Reactions: Like 1 | Agree 4 | Informative 1


----------



## Caveman (23/12/16)

RichJB said:


> Iirc @method1 addressed this in his last show and said he doesn't use ultrasonic at all because it just screws up the juice. I don't use any speed steeping at all, my best results by a country mile have been by using time only. And by time I mean at least a month. I made Wayne's 'Sicle recipe subbing Cly Naartjie for FA Mandarin. After a week, it was chemically sharp and disappointing. After two weeks, it was vapeable but nothing special. After a month, it has settled into a smooth, creamy, bright and delicious mixture. I reckon it's 30% better at one month than it was at two weeks. And that's for a juice which the recipe creator reckons is shake and vape.
> 
> Due to my naturally moderate juice consumption and my naturally enthusiastic mixing routine, the time gap between mixing a juice and vaping it is growing. It is now probably at around six weeks and I have no intention of shortening it. There may be some flavours which fade fast and which are best vaped immediately or asap. But for 95% of the juices I mix, the longer I leave them, the better they taste. Imo if you find that you need juices immediately after mixing, the answer is not to steep less, it's to mix more. If you vape 200ml a week, mix 300ml a week. Then speed steeping is no longer a need.


That's too easy. Just leaving it as nature intended, pshhh. There must be a way, one day I will find it and I shall call it the InstaSteep3000 (batteries not included)

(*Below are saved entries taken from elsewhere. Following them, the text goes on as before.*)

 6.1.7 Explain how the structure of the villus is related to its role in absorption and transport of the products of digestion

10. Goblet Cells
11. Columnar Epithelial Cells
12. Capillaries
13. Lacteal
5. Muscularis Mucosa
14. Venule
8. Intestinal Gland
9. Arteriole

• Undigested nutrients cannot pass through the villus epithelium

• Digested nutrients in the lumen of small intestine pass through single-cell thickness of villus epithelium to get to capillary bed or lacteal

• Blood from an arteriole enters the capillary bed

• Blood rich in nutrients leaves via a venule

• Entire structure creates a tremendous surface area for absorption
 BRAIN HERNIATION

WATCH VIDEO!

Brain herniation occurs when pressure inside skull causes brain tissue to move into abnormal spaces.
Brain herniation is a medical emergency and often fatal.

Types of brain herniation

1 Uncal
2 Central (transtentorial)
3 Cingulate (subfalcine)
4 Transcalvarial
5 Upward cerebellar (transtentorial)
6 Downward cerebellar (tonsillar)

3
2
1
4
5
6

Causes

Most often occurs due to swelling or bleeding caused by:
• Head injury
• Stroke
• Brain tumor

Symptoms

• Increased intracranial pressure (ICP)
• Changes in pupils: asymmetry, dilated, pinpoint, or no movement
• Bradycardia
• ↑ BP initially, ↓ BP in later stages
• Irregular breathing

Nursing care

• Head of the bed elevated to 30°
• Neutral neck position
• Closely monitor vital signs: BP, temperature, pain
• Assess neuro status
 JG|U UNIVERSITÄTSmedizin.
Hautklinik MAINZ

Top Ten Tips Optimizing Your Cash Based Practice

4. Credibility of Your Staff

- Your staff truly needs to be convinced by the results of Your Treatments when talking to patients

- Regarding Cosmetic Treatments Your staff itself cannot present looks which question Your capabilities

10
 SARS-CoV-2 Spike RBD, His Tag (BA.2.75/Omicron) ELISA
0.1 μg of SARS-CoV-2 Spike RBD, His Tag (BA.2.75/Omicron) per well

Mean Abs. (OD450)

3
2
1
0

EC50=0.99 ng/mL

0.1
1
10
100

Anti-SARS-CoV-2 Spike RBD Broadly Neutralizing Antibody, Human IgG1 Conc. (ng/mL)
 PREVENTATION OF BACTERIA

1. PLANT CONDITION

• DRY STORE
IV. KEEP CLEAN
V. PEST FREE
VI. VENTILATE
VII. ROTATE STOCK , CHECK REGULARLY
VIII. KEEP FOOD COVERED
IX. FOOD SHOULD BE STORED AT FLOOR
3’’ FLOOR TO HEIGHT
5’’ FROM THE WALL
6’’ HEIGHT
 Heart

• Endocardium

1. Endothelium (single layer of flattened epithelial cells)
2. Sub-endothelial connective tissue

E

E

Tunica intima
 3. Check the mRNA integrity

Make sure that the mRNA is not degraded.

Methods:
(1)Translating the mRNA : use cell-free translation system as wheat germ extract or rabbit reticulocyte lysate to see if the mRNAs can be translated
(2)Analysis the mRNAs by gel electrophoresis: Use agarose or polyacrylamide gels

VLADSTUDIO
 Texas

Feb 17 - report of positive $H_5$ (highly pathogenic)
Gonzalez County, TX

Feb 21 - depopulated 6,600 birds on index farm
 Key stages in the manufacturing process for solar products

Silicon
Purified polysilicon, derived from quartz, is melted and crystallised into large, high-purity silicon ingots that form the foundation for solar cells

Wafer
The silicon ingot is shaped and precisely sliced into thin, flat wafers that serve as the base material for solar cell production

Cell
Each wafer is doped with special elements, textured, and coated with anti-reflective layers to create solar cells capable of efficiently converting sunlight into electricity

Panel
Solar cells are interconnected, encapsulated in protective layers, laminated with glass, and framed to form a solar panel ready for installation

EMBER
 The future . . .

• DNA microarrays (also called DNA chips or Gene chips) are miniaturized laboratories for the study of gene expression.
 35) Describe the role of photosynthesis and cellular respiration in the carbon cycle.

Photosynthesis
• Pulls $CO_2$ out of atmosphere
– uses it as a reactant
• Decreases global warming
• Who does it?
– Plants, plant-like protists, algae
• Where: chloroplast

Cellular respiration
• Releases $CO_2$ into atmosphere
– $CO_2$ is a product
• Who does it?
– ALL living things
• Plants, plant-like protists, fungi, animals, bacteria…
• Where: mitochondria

Reactions: Like 1 | Funny 2


----------



## RichJB (23/12/16)

/me dons the dungarees, sits in the rocking chair, sips a Jack Daniels while watching over the oak barrel aging vats, and lazily opens the newspaper. Yep, I figure this here Trump fella is fixin' to git jiggy with them goldarned Syrians. All I know is, even if there is a war, it'll be over afore mah juice is ready. Yessiree, ya cain't rush nature, boy. I been watchin' over these vats for nigh on forty years, jes like mah pappy did and his pappy afore him. And mah son will too. It's a family bidness. Way it is.

You know it makes sense.

Reactions: Like 3 | Funny 1


----------